Stonehaven flood scheme to go ahead

A £12 million flood defence scheme for Stonehaven has been approved.

The council’s infrastructure services committee has approved in principle for the preferred scheme to be taken forward to the legal order stage.

The scheme includes the use of innovative “floating walls” which can be raised from hidden chambers when the River Carron is threatening to burst its banks and will protect homes and businesses in the lower part of the town against the threat of a one-in-200-year flood event.

This will mean the town’s setting, its views and amenity are preserved, where a permanent wall of the necessary height would be less sensitive to its surroundings.

Several bridges will also be raised and at the Green Bridge, where this is impractical, a new bridge will be built.

Kincardine and Mearns area manager William Munro said: “The scheme has some innovative measures such as walls which will raise as the water level comes up.

“We feel that this is important as the Carron Water flows through a conservation area where the general environment and amenity is very special and deserves to be protected.”

Some residents were evacuated for the second time in three years when the Carron burst its banks last December, just days after a severe storm.

In the last year there has been extensive work on a flood prevention scheme including hydrological modelling, topographic, structural, environmental and ground investigation surveys.

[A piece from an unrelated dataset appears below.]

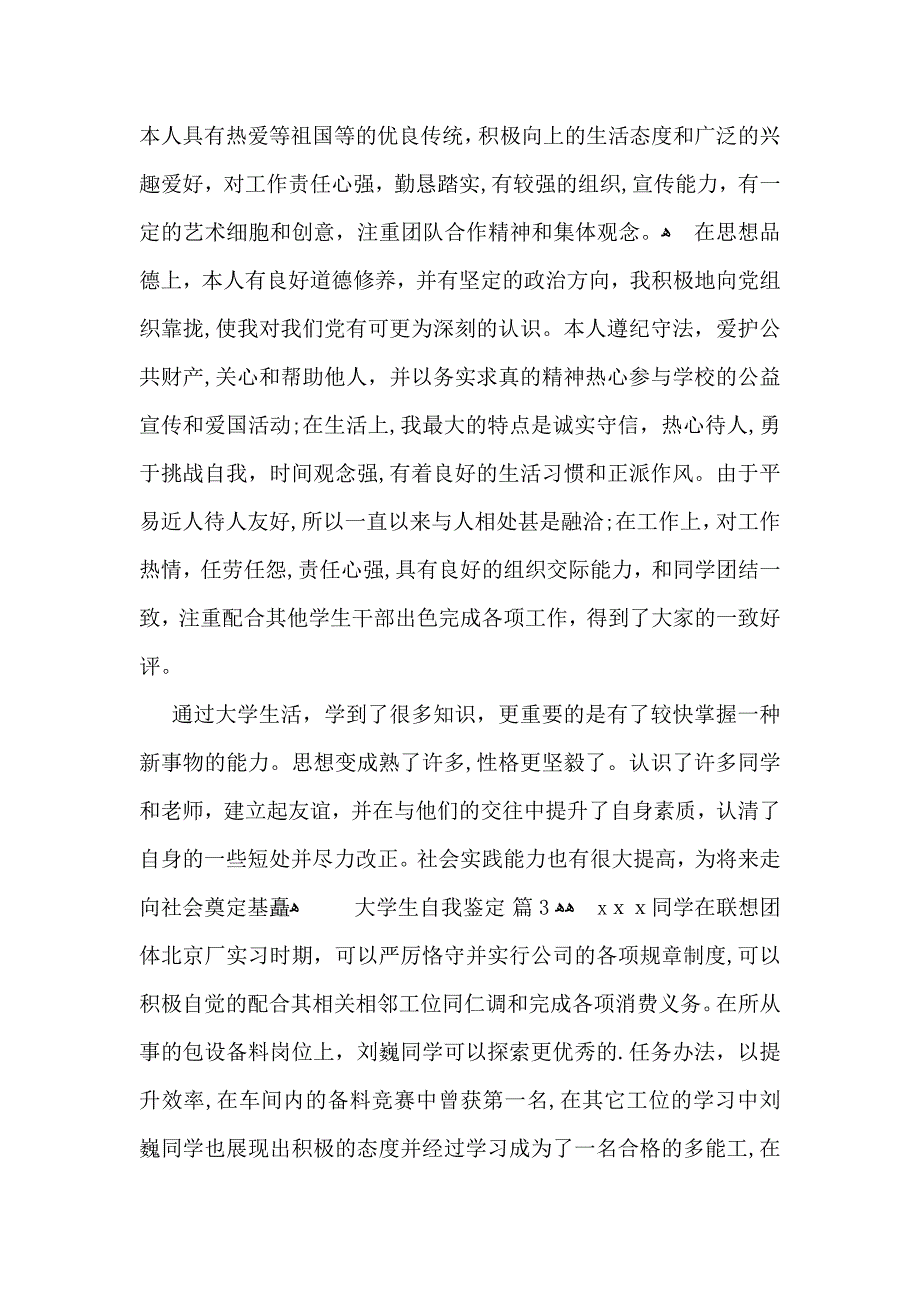 有关大学生自我鉴定模板汇总十篇_第3页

Mr Munro added: “In addition to the main scheme, the council has bypassed a soakaway at the end of the lade that flows through the town and carries water in flood conditions.

“This should improve the capacity and lessen the risk of water backing up. It has also installed outfalls through a wall in the Old Town so that if water starts to gather some of it, albeit a relatively small proportion, will be able to escape and should there be another flood the flood water would be able to escape more quickly afterwards and this would lessen the damage to property.

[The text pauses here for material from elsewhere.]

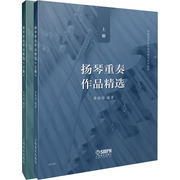 扬琴重奏作品(全2册)正版书籍，新华书店文轩上海音乐出版社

“The council is also installing screens at a bridge further up stream which will help to prevent debris being washed down and getting trapped under bridges in the town.

“Work is also going to be done to remove some banking to increase the capacity both in terms of flow and storage during the flood.

“The council has also approved and sought tenders for the Arbuthnott Drain which will help to disperse water which gathers in the low part of the town having flowed down the roads from higher ground.”

Mr Munro said the council has worked closely with the Stonehaven Community Flood Action Group in support of their aims of making sure that there is long term protection, ensuring that there is goodresilience in the town.